+++ Provided information +++
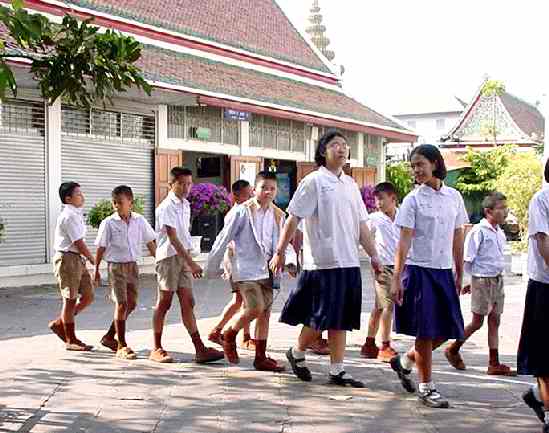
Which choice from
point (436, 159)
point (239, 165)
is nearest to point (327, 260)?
point (436, 159)

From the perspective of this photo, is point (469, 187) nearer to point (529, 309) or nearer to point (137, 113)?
point (137, 113)

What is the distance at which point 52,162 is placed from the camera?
13492mm

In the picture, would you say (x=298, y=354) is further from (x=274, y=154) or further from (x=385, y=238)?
(x=274, y=154)

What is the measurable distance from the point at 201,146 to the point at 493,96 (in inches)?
1099

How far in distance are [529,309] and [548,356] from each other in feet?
0.97

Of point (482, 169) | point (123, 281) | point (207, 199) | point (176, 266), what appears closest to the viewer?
point (176, 266)

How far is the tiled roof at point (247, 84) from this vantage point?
1521cm

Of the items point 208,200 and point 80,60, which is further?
point 208,200

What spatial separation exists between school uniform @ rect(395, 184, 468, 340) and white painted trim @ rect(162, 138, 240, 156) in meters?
10.9

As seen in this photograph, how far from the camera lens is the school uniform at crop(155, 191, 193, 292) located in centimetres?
669

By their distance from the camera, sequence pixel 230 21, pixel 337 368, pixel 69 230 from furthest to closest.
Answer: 1. pixel 230 21
2. pixel 69 230
3. pixel 337 368

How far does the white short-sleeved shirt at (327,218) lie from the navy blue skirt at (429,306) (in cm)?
55

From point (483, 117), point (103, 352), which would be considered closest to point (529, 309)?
point (103, 352)

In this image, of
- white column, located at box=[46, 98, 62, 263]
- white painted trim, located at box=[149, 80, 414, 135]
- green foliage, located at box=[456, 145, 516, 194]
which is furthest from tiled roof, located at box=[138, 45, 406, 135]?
green foliage, located at box=[456, 145, 516, 194]
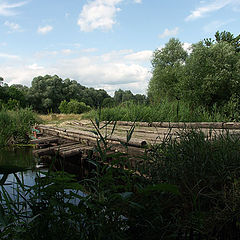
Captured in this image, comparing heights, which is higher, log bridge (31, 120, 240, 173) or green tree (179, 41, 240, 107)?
green tree (179, 41, 240, 107)

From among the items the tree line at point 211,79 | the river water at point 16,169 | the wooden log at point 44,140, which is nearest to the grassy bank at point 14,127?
the river water at point 16,169

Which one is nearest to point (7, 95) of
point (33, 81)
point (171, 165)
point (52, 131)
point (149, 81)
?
point (33, 81)

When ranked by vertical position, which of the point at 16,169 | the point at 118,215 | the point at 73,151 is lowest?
the point at 73,151

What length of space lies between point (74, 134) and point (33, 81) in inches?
1527

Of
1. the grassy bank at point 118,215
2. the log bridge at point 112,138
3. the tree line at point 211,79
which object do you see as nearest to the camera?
the grassy bank at point 118,215

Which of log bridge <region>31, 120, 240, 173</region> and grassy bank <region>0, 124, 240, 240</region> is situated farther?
log bridge <region>31, 120, 240, 173</region>

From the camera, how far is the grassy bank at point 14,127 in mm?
9281

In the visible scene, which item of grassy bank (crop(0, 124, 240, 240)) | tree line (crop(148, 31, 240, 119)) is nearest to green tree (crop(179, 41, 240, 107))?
tree line (crop(148, 31, 240, 119))

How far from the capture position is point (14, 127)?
31.9 ft

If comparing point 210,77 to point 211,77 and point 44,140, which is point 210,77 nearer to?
point 211,77

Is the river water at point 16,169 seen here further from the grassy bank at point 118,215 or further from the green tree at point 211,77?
the green tree at point 211,77

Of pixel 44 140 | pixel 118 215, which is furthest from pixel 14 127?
pixel 118 215

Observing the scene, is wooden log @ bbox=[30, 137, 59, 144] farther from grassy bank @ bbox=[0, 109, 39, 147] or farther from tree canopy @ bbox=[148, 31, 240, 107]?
tree canopy @ bbox=[148, 31, 240, 107]

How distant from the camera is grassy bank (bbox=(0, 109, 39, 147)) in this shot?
+++
• The request
Give back exactly the lines beginning at the one with "Which of log" and ending at the final line of the material; both boundary lines belong in it.

• Task solution
Which of log bridge <region>31, 120, 240, 173</region> and grassy bank <region>0, 124, 240, 240</region> is situated farther?
log bridge <region>31, 120, 240, 173</region>

From the camera, how far is the grassy bank at point 14,127 in mm?
9281

In the visible scene, which item of grassy bank (crop(0, 124, 240, 240)) | tree line (crop(148, 31, 240, 119)) is nearest to green tree (crop(179, 41, 240, 107))?
tree line (crop(148, 31, 240, 119))

How far from the capture position is point (14, 127)?
31.9 ft

If comparing point 210,77 to point 211,77 and point 44,140, which is point 210,77 nearer to?
point 211,77

Is the river water at point 16,169 seen here further from the grassy bank at point 118,215 or further from the green tree at point 211,77?
the green tree at point 211,77

Of pixel 44 140 | pixel 118 215, which is furthest from pixel 14 127?
pixel 118 215

Observing the scene, is wooden log @ bbox=[30, 137, 59, 144] farther from grassy bank @ bbox=[0, 109, 39, 147] or farther from tree canopy @ bbox=[148, 31, 240, 107]?
tree canopy @ bbox=[148, 31, 240, 107]

How distant from the camera is grassy bank (bbox=(0, 109, 39, 147)) in this shot?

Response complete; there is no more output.